In its stock exchange statement, Amcor says that as previously announced the Amcor board brought to the attention of the ACCC information that raised concerns about potential breaches of Australian competition law.
"Amcor acted in the public interest by first bringing these issues to the attention of the ACCC and then cooperating in the ACCC’s investigation. Consequently, the ACCC granted Amcor immunity from prosecution.
"The ACCC has instituted proceedings against Visy Industries Limited and two other Visy companies and certain Visy executives in relation to the alleged cartel conduct in the corrugated box industry.
"These proceedings are before the court and no party has tendered any evidence. It will be a matter for the Federal Court to determine whether there has been a breach of any competition law.
"The class action filed in the Federal Court contains allegations only.
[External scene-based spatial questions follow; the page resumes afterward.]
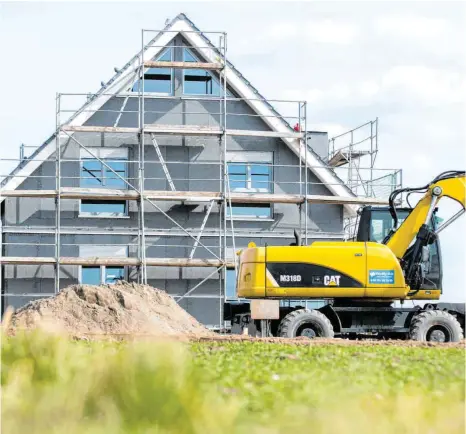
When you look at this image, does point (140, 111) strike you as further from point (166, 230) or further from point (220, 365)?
point (220, 365)

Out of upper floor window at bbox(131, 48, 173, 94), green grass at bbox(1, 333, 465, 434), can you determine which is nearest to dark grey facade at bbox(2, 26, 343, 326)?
upper floor window at bbox(131, 48, 173, 94)

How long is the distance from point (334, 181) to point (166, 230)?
5233 millimetres

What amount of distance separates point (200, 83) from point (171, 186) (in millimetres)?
3651

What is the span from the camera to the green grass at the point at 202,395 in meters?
5.55

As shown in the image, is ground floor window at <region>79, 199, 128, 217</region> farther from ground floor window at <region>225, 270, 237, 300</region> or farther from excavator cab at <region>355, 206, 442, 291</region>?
excavator cab at <region>355, 206, 442, 291</region>

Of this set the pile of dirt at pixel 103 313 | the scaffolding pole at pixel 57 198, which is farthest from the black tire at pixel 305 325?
the scaffolding pole at pixel 57 198

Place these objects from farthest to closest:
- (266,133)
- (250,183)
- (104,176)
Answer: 1. (250,183)
2. (104,176)
3. (266,133)

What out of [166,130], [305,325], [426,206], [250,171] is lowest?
[305,325]

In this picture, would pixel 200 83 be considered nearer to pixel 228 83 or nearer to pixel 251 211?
pixel 228 83

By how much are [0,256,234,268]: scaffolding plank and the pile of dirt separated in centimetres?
382

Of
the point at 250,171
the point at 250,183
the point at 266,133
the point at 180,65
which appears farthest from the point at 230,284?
the point at 180,65

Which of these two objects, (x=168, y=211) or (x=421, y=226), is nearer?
(x=421, y=226)

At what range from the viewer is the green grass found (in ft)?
18.2

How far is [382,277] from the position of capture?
1780 cm
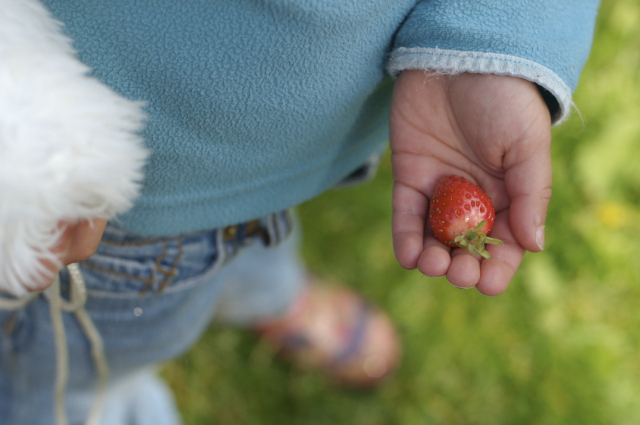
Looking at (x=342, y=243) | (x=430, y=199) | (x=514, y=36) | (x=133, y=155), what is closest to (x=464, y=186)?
(x=430, y=199)

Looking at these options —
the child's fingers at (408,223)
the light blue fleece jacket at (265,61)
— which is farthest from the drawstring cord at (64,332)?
the child's fingers at (408,223)

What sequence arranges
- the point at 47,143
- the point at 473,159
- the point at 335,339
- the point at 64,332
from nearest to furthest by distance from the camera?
the point at 47,143 → the point at 473,159 → the point at 64,332 → the point at 335,339

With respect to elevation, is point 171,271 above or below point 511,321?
above

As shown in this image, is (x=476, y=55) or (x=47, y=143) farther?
(x=476, y=55)

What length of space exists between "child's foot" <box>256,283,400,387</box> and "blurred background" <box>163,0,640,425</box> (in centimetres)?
6

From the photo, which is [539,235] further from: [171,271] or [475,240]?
A: [171,271]

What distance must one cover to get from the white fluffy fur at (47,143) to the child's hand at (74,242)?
0.01 meters

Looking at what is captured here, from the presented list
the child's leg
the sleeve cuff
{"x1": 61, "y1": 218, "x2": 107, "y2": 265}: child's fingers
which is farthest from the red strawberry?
the child's leg

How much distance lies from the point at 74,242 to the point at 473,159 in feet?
1.51

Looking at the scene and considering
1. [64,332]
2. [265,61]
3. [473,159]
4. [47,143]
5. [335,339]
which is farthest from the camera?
[335,339]

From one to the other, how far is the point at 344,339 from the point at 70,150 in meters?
1.12

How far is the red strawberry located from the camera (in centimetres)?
57

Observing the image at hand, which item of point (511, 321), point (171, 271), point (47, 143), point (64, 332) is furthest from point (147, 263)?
point (511, 321)

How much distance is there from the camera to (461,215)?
0.57 meters
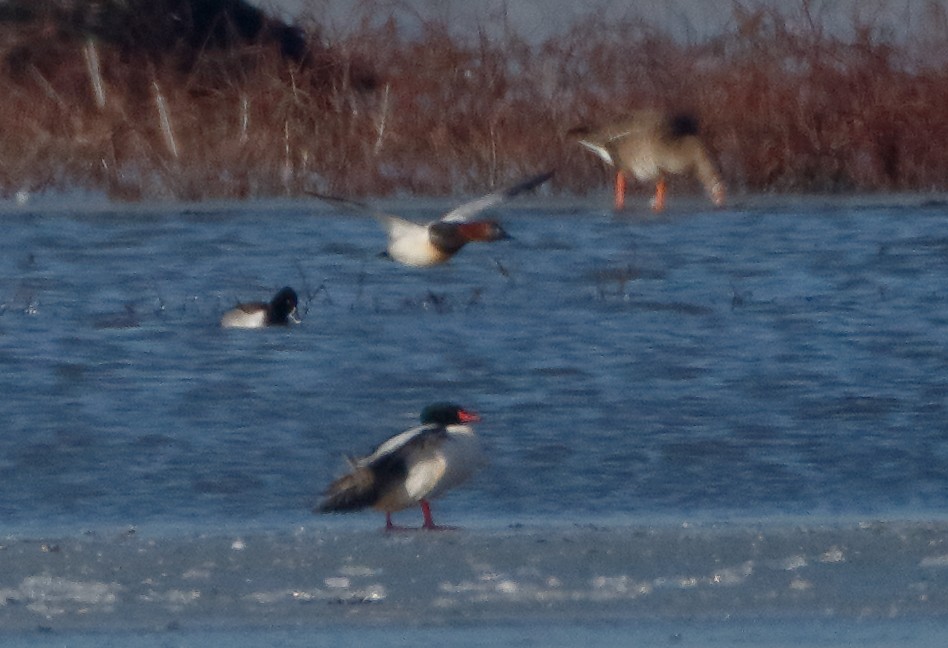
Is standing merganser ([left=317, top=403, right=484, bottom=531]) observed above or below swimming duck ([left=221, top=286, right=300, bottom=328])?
below

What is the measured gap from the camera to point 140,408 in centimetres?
750

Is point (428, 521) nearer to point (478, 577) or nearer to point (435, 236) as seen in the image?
point (478, 577)

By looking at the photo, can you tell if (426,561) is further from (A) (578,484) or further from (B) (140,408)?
(B) (140,408)

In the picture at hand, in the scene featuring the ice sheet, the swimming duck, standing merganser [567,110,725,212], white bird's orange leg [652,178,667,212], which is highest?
standing merganser [567,110,725,212]

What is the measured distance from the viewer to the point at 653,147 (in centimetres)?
1375

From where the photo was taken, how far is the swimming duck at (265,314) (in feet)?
30.1

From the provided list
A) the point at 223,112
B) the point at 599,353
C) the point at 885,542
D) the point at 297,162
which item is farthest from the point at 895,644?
the point at 223,112

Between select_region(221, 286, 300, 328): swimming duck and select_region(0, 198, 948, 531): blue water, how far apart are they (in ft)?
0.41

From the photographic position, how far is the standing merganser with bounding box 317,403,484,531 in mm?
5688

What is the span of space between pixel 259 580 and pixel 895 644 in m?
1.44

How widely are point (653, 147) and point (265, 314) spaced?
5.09 metres

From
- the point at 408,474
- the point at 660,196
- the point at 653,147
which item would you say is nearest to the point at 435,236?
the point at 653,147

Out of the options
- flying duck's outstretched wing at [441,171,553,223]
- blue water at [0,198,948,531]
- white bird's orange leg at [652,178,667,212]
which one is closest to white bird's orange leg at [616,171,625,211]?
white bird's orange leg at [652,178,667,212]

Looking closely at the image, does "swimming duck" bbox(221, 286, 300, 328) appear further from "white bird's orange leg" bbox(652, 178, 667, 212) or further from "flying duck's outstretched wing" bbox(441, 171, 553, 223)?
"white bird's orange leg" bbox(652, 178, 667, 212)
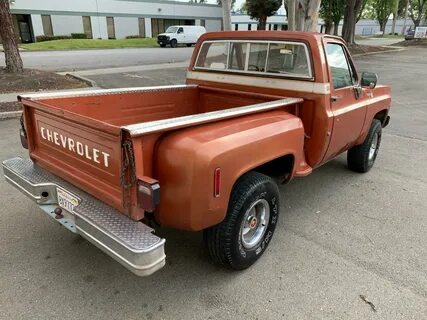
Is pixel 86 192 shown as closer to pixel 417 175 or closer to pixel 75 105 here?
pixel 75 105

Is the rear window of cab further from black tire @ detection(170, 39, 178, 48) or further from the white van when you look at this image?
black tire @ detection(170, 39, 178, 48)

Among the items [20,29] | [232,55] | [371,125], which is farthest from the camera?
[20,29]

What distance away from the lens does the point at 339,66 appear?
400 cm

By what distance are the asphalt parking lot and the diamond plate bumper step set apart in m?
0.56

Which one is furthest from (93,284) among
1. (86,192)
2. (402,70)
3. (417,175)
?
(402,70)

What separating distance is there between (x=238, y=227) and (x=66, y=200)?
132cm

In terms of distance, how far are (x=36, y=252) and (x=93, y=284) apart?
0.74 metres

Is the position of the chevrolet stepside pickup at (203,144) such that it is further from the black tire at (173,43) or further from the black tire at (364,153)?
the black tire at (173,43)

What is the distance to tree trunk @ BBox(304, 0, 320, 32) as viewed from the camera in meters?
12.2

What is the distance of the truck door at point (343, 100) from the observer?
12.4ft

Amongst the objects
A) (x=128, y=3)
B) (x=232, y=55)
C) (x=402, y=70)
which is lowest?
(x=402, y=70)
These are not admissions by any party and evidence will have to be proved in court.
"In general, class actions face great difficulties in the courts. Issues of liability and loss are extremely complex and need to be established as a basis for compensation.
"Should the class action proceed it is likely to take some years. Consequently, it is too early for Amcor to form any view on the outcome of the litigation.
"Amcor made significant changes to its senior management team because of these issues.
"Amcor’s new management team is committed to operating with integrity and in a manner in which its customers can have full trust and confidence."
A former Queensland banana-packer has accused Amcor of overcharging him by up to $500,000 for cardboard boxes, through price-fixing it allegedly operated with Richard Pratt’s Visy Group.
Ian Liddle from Tully in Queensland, is leading a $300 million class action against Amcor through Jarra Creek Central Packing Shed Pty Ltd on behalf of an estimated 17,000 businesses alleged to have fallen victim to the Amcor and Visy cartel.
In a statement of claim filed with the Federal Court in Sydney on April 11, Amcor has been accused of charging customers between eight and 23 per cent more than it should have for cardboard boxes, through co-ordinating price-hikes with rival Visy.
The alleged victims were unable to pass on all of the price increases to customers, and some allegedly had to absorb the full impact of the higher box charges.
Liddle alleges he was overcharged between $190,000 and $548,000 for the $2.4m worth of boxes he bought from Amcor between 2001 and 2004.
It is alleged the amount of overcharging was based on estimates of cardboard production costs, Australia’s ACCC has alleged Visy and Amcor unlawfully co-ordinated four industry-wide price-hikes, while manipulating tenders from customers as big as Nestle, Foster’s, Coca-Cola Amatil and National Foods to engineer price rises.
The ACCC has given Amcor immunity from prosecution in exchange for blowing the whistle on the alleged cartel.